§ **What to work on**: Pull out each line of the items below that contains the string "higher". Case counts.

§ **Dataset excerpts**:

= = = = =

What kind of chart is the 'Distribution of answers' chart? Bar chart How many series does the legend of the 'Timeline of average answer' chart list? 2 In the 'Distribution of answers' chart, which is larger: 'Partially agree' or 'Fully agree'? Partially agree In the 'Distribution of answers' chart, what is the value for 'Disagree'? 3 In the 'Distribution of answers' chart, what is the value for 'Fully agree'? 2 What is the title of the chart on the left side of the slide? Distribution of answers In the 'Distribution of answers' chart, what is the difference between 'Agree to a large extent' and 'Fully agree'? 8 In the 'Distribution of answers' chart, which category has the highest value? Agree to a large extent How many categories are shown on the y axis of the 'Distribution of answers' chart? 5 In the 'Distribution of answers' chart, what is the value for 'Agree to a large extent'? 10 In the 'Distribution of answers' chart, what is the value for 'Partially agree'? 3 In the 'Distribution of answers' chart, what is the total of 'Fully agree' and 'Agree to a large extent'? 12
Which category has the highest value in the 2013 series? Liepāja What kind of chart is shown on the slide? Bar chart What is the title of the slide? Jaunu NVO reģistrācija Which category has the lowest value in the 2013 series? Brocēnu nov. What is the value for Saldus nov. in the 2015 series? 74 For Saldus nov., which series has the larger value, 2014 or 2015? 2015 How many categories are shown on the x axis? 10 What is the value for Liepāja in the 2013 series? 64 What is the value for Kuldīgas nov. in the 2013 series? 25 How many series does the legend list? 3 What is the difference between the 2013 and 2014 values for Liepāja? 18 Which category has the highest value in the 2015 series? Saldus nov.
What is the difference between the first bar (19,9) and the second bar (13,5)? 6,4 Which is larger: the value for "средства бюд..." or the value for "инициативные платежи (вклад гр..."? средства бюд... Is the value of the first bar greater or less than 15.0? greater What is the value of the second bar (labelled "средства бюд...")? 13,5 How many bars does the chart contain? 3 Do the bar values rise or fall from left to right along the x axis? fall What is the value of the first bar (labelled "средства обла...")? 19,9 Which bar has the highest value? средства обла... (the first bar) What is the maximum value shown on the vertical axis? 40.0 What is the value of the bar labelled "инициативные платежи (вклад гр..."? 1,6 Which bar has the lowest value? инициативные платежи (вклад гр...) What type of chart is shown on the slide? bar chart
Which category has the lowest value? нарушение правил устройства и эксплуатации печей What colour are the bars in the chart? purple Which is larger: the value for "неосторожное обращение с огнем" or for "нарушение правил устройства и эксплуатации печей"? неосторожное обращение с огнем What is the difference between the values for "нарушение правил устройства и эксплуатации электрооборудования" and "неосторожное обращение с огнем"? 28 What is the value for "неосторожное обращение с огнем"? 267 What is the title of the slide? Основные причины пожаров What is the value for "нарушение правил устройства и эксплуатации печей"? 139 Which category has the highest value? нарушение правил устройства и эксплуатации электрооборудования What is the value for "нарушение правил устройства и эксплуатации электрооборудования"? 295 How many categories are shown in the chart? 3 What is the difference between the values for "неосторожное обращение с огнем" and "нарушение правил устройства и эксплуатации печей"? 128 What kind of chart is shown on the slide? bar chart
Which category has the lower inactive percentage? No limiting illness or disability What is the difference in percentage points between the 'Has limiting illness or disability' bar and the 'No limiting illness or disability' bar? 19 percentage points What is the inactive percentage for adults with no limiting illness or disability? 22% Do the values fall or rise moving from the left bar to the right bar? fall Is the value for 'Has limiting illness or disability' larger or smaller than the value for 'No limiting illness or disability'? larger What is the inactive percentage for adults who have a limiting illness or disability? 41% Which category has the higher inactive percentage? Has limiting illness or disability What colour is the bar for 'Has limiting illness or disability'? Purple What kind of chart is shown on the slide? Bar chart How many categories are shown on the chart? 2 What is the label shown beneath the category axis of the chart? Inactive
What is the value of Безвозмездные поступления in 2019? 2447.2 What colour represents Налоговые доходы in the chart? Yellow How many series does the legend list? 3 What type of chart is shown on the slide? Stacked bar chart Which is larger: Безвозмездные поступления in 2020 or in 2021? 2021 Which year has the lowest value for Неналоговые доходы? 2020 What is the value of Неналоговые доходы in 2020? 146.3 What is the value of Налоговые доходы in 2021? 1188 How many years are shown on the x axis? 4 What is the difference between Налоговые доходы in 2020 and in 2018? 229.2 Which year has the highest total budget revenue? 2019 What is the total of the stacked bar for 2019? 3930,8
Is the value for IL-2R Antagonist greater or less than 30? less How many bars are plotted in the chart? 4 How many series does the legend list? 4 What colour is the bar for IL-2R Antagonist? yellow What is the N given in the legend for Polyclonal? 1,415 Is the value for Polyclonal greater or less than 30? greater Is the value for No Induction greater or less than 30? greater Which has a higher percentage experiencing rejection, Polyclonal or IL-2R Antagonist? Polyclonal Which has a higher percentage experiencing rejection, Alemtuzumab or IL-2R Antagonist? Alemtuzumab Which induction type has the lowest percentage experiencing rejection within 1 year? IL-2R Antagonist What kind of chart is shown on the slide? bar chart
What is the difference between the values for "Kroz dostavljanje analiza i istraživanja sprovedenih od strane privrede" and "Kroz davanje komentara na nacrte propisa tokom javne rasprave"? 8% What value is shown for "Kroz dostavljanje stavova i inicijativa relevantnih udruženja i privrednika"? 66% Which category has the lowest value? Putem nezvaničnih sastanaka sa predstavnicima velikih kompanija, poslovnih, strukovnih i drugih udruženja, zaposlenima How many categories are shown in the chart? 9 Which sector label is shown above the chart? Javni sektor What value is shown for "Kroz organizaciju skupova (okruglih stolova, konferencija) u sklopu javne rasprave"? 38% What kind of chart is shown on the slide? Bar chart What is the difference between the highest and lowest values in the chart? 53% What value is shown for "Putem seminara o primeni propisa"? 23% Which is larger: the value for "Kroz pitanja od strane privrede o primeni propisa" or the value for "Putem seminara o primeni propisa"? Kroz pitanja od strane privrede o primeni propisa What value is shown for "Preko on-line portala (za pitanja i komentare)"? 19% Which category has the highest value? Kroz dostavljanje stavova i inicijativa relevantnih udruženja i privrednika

= = = = =

§ **Response for this exercise**:
Which category has the lower inactive percentage? No limiting illness or disability What is the difference in percentage points between the 'Has limiting illness or disability' bar and the 'No limiting illness or disability' bar? 19 percentage points What is the inactive percentage for adults with no limiting illness or disability? 22% Do the values fall or rise moving from the left bar to the right bar? fall Is the value for 'Has limiting illness or disability' larger or smaller than the value for 'No limiting illness or disability'? larger What is the inactive percentage for adults who have a limiting illness or disability? 41% Which category has the higher inactive percentage? Has limiting illness or disability What colour is the bar for 'Has limiting illness or disability'? Purple What kind of chart is shown on the slide? Bar chart How many categories are shown on the chart? 2 What is the label shown beneath the category axis of the chart? Inactive
Is the value for IL-2R Antagonist greater or less than 30? less How many bars are plotted in the chart? 4 How many series does the legend list? 4 What colour is the bar for IL-2R Antagonist? yellow What is the N given in the legend for Polyclonal? 1,415 Is the value for Polyclonal greater or less than 30? greater Is the value for No Induction greater or less than 30? greater Which has a higher percentage experiencing rejection, Polyclonal or IL-2R Antagonist? Polyclonal Which has a higher percentage experiencing rejection, Alemtuzumab or IL-2R Antagonist? Alemtuzumab Which induction type has the lowest percentage experiencing rejection within 1 year? IL-2R Antagonist What kind of chart is shown on the slide? bar chart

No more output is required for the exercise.